[<prev] [next>] [<thread-prev] [thread-next>] [day] [month] [year] [list]
Message-ID: <ae308d42-fd15-45e6-9cf8-fb3c8f3d0671@huaweicloud.com>
Date: Thu, 8 Jan 2026 20:54:04 +0800
From: Zhang Yi <yi.zhang@...weicloud.com>
To: Ojaswin Mujoo <ojaswin@...ux.ibm.com>
Cc: linux-ext4@...r.kernel.org, Theodore Ts'o <tytso@....edu>,
Ritesh Harjani <ritesh.list@...il.com>, Jan Kara <jack@...e.cz>,
libaokun1@...wei.com, linux-kernel@...r.kernel.org
Subject: Re: [PATCH 5/7] ext4: Refactor zeroout path and handle all cases
On 1/8/2026 8:42 PM, Ojaswin Mujoo wrote:
> On Thu, Jan 08, 2026 at 07:58:21PM +0800, Zhang Yi wrote:
>> On 1/4/2026 8:19 PM, Ojaswin Mujoo wrote:
>>> Currently, zeroout is used as a fallback in case we fail to
>>> split/convert extents in the "traditional" modify-the-extent-tree way.
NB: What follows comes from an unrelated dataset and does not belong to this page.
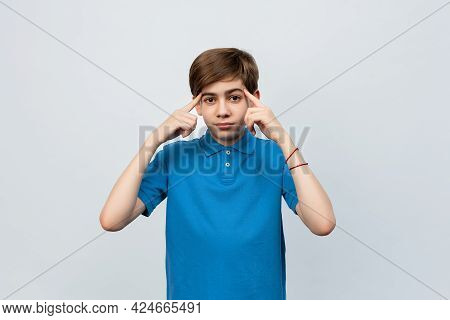 Serious Boy 12-14 Years Old Wearing Casual Blue T Shirt Pointing To Head With Two Fingers, Great Ide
>>> This is essential to mitigate failures in critical paths like extent
>>> splitting during endio. However, the logic is very messy and not easy to
>>> follow. Further, the fragile use of various flags has made it prone to
>>> errors.
>>>
>>> Refactor zeroout out logic by moving it up to ext4_split_extents().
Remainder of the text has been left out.